La petite sirène écarta le rideau de la tente, et elle vit la jeune femme
endormie, la tête appuyée sur la poitrine du prince. Elle s’approcha d’eux,
s’inclina, et déposa un baiser sur le front de celui qu’elle avait tant aimé.
Ensuite elle tourna ses regards vers l’aurore, qui luisait de plus en plus,
regarda alternativement le couteau tranchant et le prince qui prononçait en
rêvant le nom de son épouse, leva l’arme d’une main tremblante, et… la
lança loin dans les vagues. Là où tomba le couteau, des gouttes de sang
semblèrent rejaillir de l’eau. La sirène jeta encore un regard sur le prince, et
se précipita dans la mer, où elle sentit son corps se dissoudre en écume.

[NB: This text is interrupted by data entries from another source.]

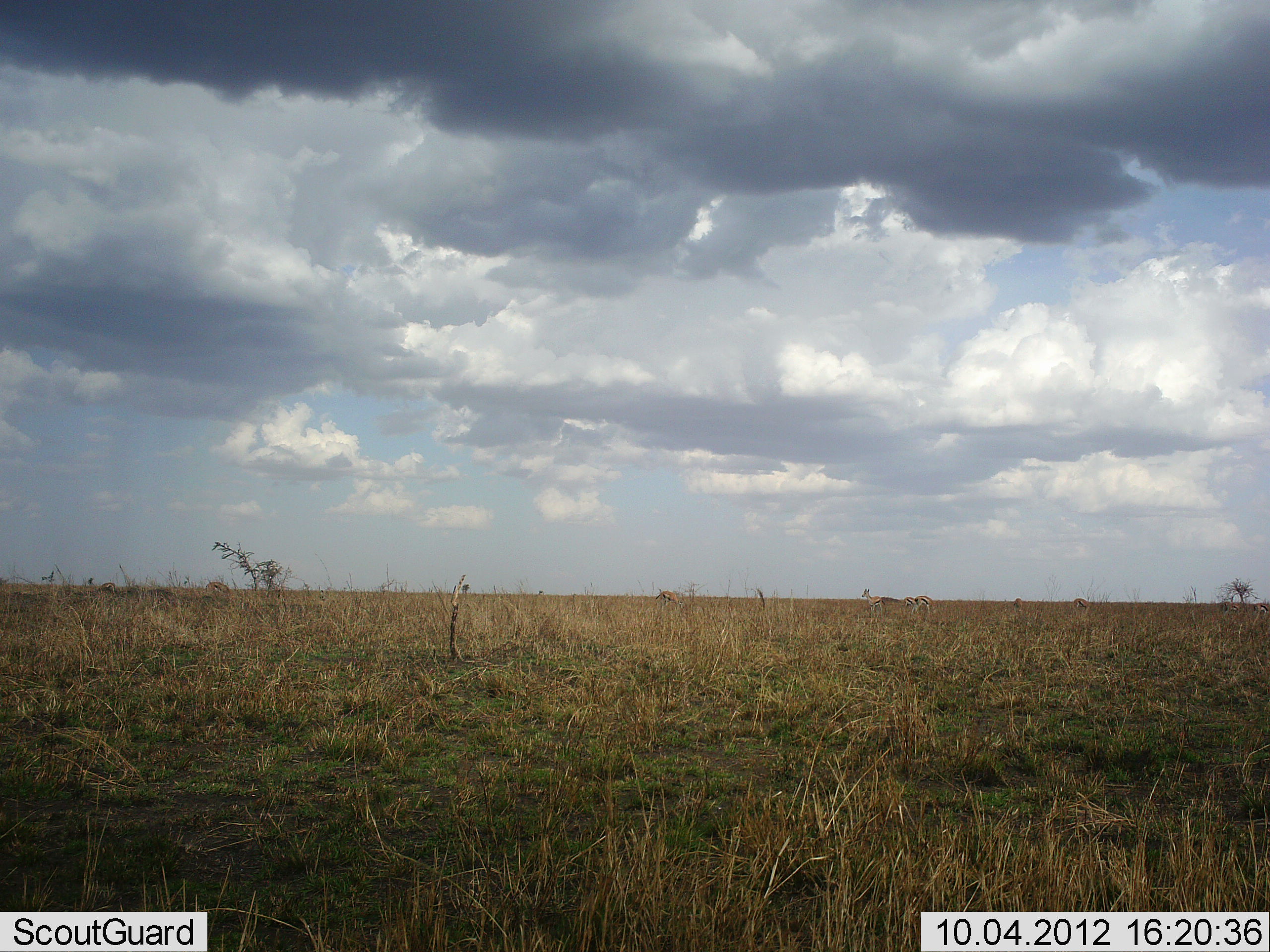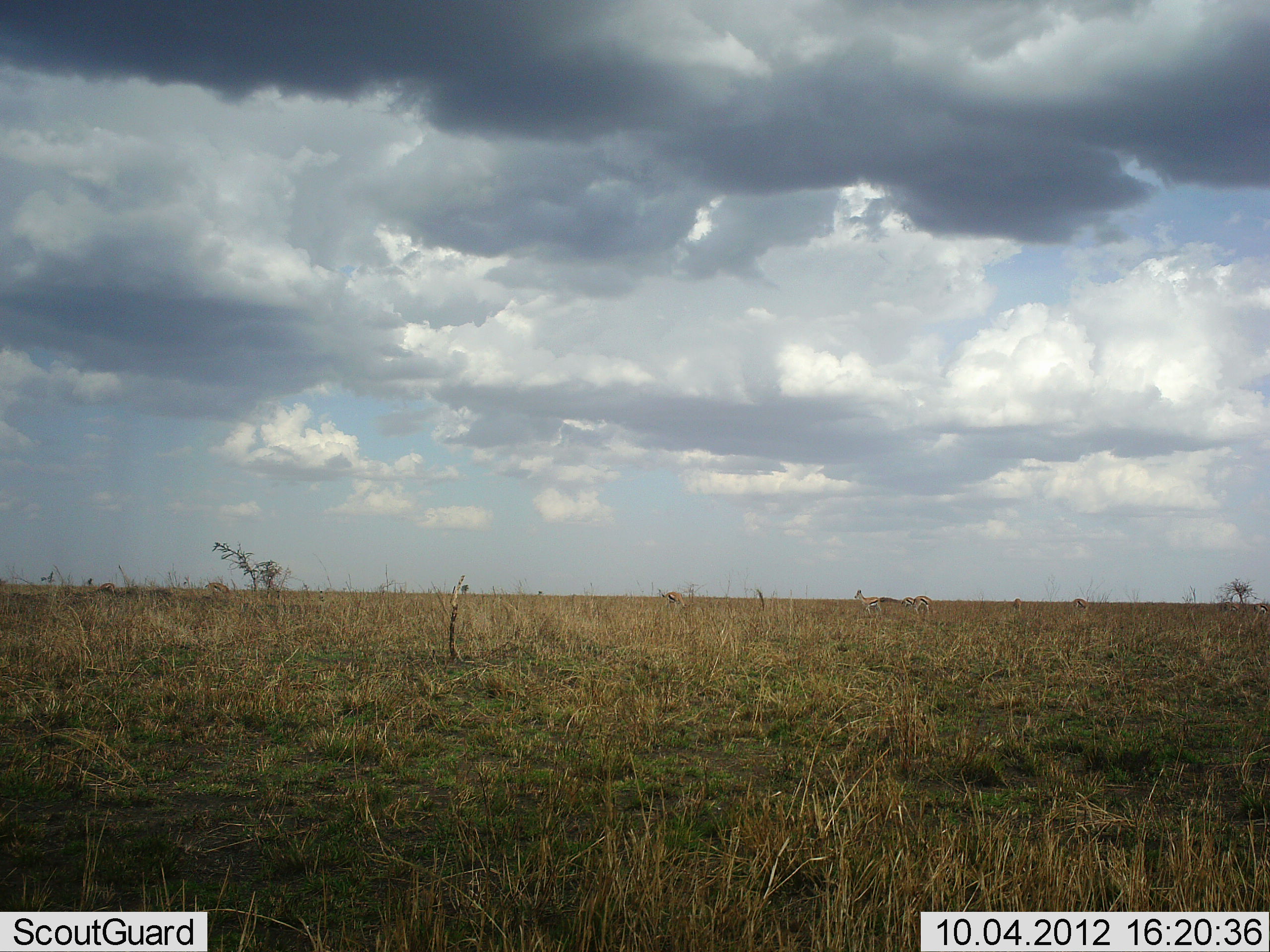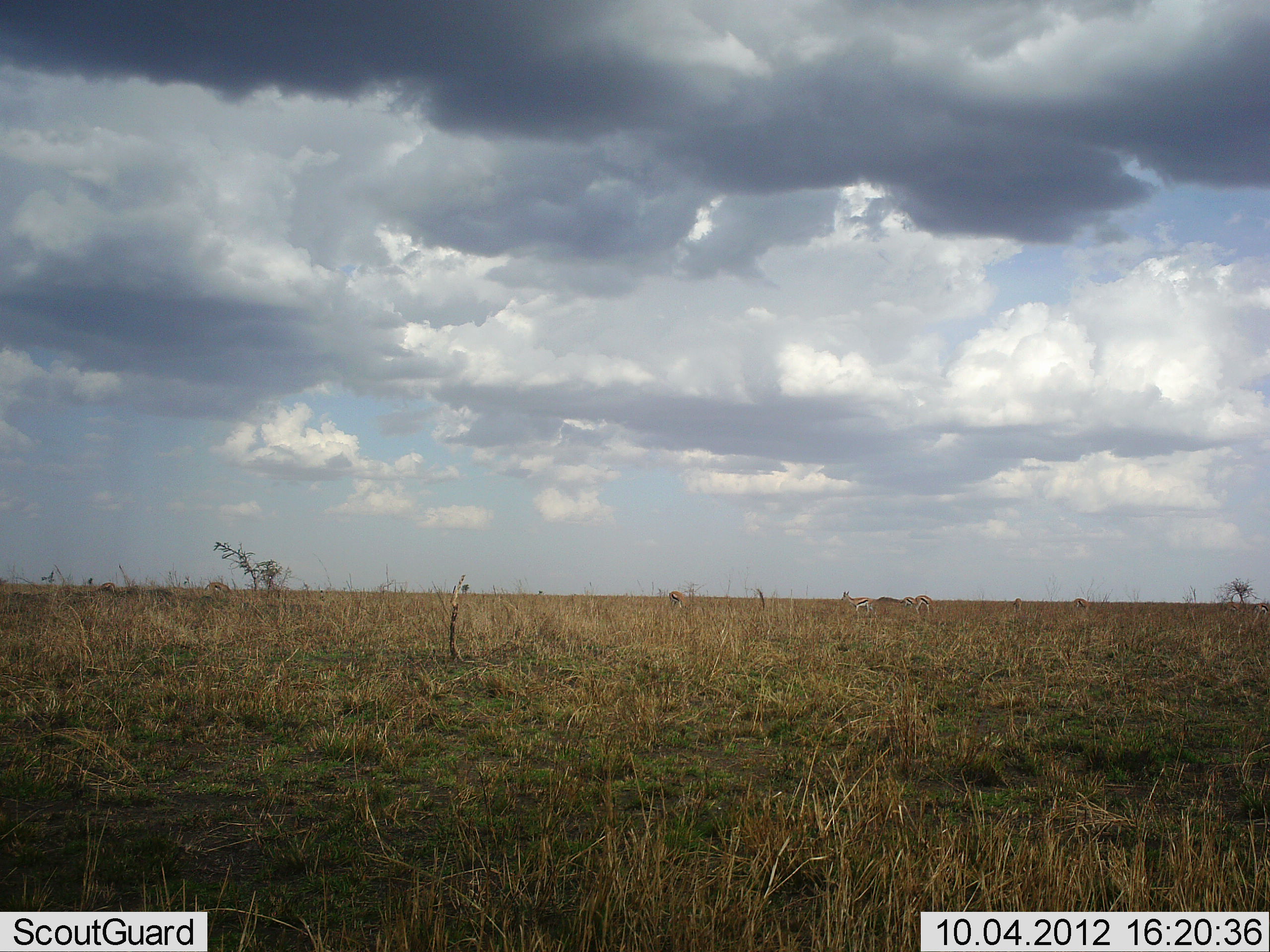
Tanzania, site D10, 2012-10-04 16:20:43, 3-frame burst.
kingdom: Animalia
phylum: Chordata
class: Mammalia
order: Artiodactyla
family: Bovidae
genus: Eudorcas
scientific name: Eudorcas thomsonii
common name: thomson's gazelle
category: gazellethomsons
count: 5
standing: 40%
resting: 0%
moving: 70%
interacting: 0%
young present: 0%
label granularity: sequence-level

En ce moment, le soleil sortit des flots ; ses rayons doux et bienfaisants
tombaient sur l’écume froide, et la petite sirène ne se sentait pas morte ;
elle vit le soleil brillant, les nuages de pourpre, et au-dessus d’elle flottaient
mille créatures transparentes et célestes. Leurs voix formaient une mélodie
ravissante, mais si subtile, que nulle oreille humaine ne pouvait l’entendre,
comme nul œil humain ne pouvait voir ces créatures. L’enfant de la mer
s’aperçut qu’elle avait un corps semblable aux leurs, et qui se dégageait peu
à peu de l’écume.
« Où suis-je ? demanda-t-elle avec une voix dont aucune musique ne peut
donner l’idée.
– Chez les filles de l’air, répondirent les autres. La sirène n’a point
d’âme immortelle, et elle ne peut en acquérir une que par l’amour d’un
homme ; sa vie éternelle dépend d’un pouvoir étranger. Comme la sirène,
les filles de l’air n’ont pas une âme immortelle, mais elles peuvent en gagner
une par leurs bonnes actions. Nous volons dans les pays chauds, où l’air
pestilentiel tue les hommes, pour y ramener la fraîcheur ; nous répandons
dans l’atmosphère le parfum des fleurs ; partout où nous passons, nous
apportons des secours et nous ramenons la santé. Lorsque nous avons fait
le bien pendant trois cents ans, nous recevons une âme immortelle, afin de
participer à l’éternelle félicité des hommes. Pauvre petite sirène, tu as fait
de tout ton cœur les mêmes efforts que nous ; comme nous tu as souffert, et,
sortie victorieuse de tes épreuves, tu t’es élevée jusqu’au monde des esprits
de l’air, où il ne dépend que de toi de gagner une âme immortelle par tes
bonnes actions. »
Et la petite sirène, élevant ses bras vers le ciel, versa des larmes pour
la première fois. Les accents de la gaieté se firent entendre de nouveau
sur le navire ; mais elle vit le prince et sa belle épouse regarder fixement
avec mélancolie l’écume bouillonnante, comme s’ils savaient qu’elle s’était
précipitée dans les flots. Invisible, elle embrassa la femme du prince, jeta un
sourire à l’époux, puis monta avec les autres enfants de l’air sur un nuage
rose qui s’éleva dans le ciel.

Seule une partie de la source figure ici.